Control VM device connections

As described previously, any device can represent a potential attack channel, and a good practice is to remove or disable unnecessary devices.

Using VMware Tools, it's possible to connect or disconnect devices, potentially causing a DoS, but this feature is disabled by default. For more information, see the vSphere 6.5 Security Guide (https://docs.vmware.com/en/VMware-vSphere/6.5/com.vmware.vsphere.security.doc/GUID-F88A5FED-552B-44F9-A168-C62D9306DBD6.html).

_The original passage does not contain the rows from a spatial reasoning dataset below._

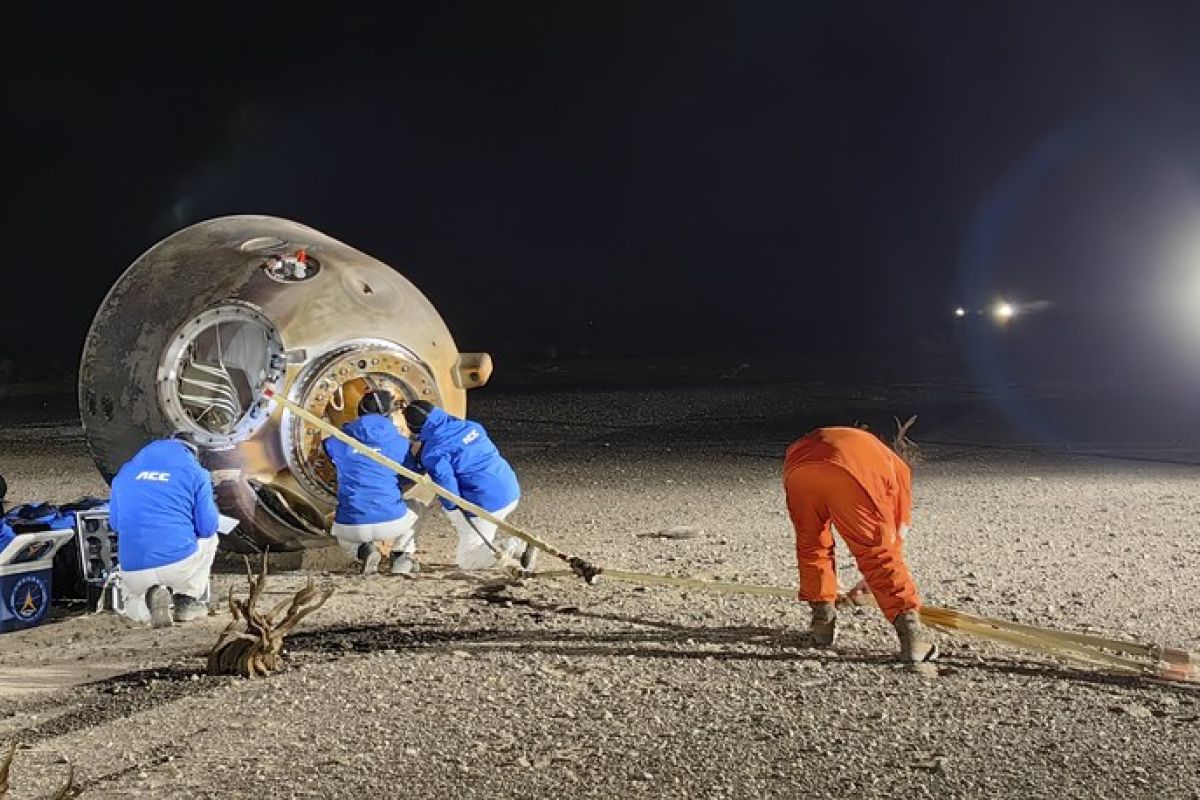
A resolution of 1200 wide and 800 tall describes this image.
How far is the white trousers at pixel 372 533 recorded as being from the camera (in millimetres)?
8398

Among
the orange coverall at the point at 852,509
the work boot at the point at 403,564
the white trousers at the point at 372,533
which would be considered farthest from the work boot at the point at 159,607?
the orange coverall at the point at 852,509

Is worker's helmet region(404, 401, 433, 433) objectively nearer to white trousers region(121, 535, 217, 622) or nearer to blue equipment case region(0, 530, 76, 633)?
white trousers region(121, 535, 217, 622)

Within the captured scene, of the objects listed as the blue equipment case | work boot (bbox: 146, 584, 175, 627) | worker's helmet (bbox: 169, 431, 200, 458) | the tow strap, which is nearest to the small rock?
the tow strap

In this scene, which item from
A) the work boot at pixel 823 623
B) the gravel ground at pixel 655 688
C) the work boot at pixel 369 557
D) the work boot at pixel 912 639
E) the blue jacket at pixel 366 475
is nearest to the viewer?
the gravel ground at pixel 655 688

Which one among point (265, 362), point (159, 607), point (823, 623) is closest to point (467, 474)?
point (265, 362)

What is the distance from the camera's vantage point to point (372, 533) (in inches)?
331

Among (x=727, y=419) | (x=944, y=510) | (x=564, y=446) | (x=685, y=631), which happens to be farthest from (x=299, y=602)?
(x=727, y=419)

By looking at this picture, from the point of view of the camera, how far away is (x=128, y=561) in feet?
24.2

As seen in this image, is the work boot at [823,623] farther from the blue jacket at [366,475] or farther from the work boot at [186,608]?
the work boot at [186,608]

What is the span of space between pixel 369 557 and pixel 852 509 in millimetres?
3438

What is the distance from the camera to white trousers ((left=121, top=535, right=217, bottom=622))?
736 cm

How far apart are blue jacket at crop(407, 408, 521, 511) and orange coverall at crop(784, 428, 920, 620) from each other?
270 centimetres

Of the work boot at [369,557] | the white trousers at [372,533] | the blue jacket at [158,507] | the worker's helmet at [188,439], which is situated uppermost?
the worker's helmet at [188,439]

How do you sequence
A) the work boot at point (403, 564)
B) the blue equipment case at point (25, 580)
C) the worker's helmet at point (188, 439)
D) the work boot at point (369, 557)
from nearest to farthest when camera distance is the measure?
1. the blue equipment case at point (25, 580)
2. the worker's helmet at point (188, 439)
3. the work boot at point (369, 557)
4. the work boot at point (403, 564)
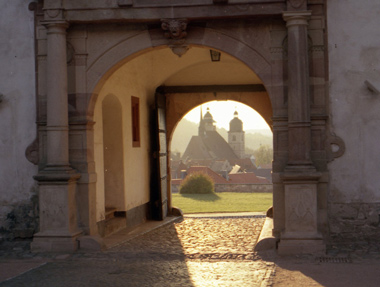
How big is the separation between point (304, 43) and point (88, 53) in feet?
10.8

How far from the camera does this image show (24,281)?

Note that VMware provides some devices that are hot-pluggable (such as the virtual NIC). In this case, users and processes with local guest OS privileges (root or administrator) can disconnect those types of devices from the OS. For more information, see KB 1012225 (https://kb.vmware.com/s/article/1012225)—Disabling the HotAdd/HotPlug capability in ESXi 6.x, 5.x and ESXi/ESX 4.x VMs.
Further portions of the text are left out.